Each CrapsData message represents a summary of user interactions for one search result in the context of one search query, further segmented by various slices. It is not a log of a single user’s activity but rather an aggregation of many users’ interactions over time.

Data Aggregation and Slicing

The Craps system operates on “sliced” data.

The key attributes country, device, and language define the primary slices for which data is aggregated separately. This ensures that when evaluating a URL for a query from a mobile user in France, the system uses a CrapsData record containing aggregated clicks from other mobile users in France, not from desktop users in the United States.

The sliceTag attribute provides an additional layer of flexibility, allowing for the creation of arbitrary new slices, indicating a system designed for continuous experimentation and refinement.

The Evolution of Signal Processing

The structure of the CrapsData protobuf reveals a system in constant evolution.

It contains fields that are clearly marked as legacy (e.g., mobileData), fields that are currently in use (e.g., mobileSignals), and fields that are designated for future rollouts (e.g., squashed, unsquashed).

This evolutionary trail provides a unique window into the changing nature of Google’s signal processing. The planned transition from aggregated, “squashed” signals to more granular, “unsquashed” signals is particularly significant, suggesting a move towards more sophisticated machine learning models that can interpret raw user behaviour with greater nuance.

III. From Clicks to Context: Deconstructing the CrapsData Attributes

A granular, attribute-by-attribute analysis of the CrapsData model provides the most direct evidence of the specific user behaviours Google measures and values. The attributes can be grouped into several key categories.

Core Identifiers

These attributes form the primary key for each CRAPS data record, defining the specific context of the user interaction.
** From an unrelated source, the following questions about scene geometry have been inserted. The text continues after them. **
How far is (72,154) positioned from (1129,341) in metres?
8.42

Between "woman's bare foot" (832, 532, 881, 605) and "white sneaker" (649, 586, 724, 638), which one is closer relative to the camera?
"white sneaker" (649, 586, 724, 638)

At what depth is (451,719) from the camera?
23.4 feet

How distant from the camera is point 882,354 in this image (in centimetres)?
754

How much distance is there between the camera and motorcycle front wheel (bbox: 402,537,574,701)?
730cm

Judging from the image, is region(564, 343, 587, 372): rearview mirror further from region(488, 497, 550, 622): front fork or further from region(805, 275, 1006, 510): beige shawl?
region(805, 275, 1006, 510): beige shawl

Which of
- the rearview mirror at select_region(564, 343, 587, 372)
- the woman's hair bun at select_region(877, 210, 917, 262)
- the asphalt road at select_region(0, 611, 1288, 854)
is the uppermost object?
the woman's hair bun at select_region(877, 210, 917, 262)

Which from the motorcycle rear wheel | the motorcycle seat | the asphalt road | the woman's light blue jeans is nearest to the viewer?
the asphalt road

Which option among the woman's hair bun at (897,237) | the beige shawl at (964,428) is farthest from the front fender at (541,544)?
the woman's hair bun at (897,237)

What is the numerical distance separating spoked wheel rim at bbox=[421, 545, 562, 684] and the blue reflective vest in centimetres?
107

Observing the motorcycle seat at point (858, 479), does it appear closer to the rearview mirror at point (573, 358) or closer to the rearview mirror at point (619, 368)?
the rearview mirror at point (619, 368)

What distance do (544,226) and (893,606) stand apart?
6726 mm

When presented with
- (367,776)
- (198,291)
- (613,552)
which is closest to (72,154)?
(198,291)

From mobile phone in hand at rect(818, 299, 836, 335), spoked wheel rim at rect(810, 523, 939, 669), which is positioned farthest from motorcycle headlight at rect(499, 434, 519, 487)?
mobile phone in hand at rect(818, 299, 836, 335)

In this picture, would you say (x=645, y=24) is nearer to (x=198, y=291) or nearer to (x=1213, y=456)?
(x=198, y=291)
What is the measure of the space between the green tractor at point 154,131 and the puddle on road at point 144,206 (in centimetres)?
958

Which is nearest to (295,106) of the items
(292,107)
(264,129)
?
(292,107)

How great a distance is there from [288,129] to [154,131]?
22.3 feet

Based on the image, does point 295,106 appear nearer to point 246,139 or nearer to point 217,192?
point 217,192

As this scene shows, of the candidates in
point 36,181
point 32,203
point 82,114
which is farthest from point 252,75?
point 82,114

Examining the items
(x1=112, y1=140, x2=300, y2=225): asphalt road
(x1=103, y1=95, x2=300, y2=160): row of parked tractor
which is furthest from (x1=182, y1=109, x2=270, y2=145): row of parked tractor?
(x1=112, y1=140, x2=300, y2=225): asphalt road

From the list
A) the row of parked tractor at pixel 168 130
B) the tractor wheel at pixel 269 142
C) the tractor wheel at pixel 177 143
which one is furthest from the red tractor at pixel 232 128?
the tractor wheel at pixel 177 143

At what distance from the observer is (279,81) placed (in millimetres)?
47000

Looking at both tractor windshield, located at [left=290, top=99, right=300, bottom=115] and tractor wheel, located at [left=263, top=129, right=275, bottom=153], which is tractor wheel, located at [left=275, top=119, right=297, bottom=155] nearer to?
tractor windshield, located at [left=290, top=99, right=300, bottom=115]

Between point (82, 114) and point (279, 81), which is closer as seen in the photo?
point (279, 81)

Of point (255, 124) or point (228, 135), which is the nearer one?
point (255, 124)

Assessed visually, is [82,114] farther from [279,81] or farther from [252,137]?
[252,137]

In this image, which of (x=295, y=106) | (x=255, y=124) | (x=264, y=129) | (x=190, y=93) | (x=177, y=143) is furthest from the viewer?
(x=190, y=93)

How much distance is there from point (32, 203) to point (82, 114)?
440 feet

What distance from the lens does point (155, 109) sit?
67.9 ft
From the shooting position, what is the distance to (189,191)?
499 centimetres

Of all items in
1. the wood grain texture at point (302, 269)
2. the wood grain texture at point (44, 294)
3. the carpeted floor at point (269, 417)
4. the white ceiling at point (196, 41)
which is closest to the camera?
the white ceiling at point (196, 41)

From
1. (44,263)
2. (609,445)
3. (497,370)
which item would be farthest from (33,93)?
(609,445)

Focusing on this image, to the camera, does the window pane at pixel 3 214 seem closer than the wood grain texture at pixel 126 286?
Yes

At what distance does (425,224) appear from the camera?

Attribute Name Data Type Official Description Analyst’s Interpretation & Strategic Significance
query String.t The query string. The primary key for the data record, defining the user’s intent. All click signals are contextual to a specific query.
url String.t The URL of the document. The second primary key, identifying the specific search result being evaluated.

Foundational Click Metrics

This group contains the basic metrics that measure the volume of user interactions.

Attribute Name Data Type Official Description Analyst’s Interpretation & Strategic Significance
impressions float() The number of times the URL was shown in the SERP for the query. Strategic Significance: This is the denominator for all click-through rate (CTR) calculations. A high number of clicks is meaningless without the context of impressions. It establishes the opportunity for a click to occur.
clicks float() The total number of clicks on the URL for the query. Strategic Significance: The raw measure of user interest or “attractiveness” of a result’s title and snippet. While a foundational metric, it is a relatively noisy signal of true satisfaction.

User Satisfaction Signals

This is the most critical group of attributes, as they measure the quality and outcome of a click, moving beyond simple volume to interpret user satisfaction.

Attribute Name Data Type Official Description Analyst’s Interpretation & Strategic Significance
goodClicks float() Clicks that are not “bad” (i.e., not short clicks). Strategic Significance: A primary positive signal. This metric filters out immediate bounces or “pogo-sticking,” indicating that the user dwelled on the page long enough to find at least some value. This is a much stronger indicator of user satisfaction than raw clicks.
badClicks float() Clicks where the user returns to the SERP very quickly. Strategic Significance: A primary negative signal. This directly measures user dissatisfaction, a behaviour A.J. Kohn and others refer to as “pogo-sticking.” A high badClicks ratio will likely lead to demotion by NavBoost.
lastLongestClicks float() The number of clicks that were last and longest in related user queries. Strategic Significance: This is arguably the most powerful positive signal. A.J. Kohn refers to this as a “long click,” signifying that the user’s search journey ended on this result, indicating complete task fulfilment. A high volume of lastLongestClicks suggests a URL is a definitive answer for a query.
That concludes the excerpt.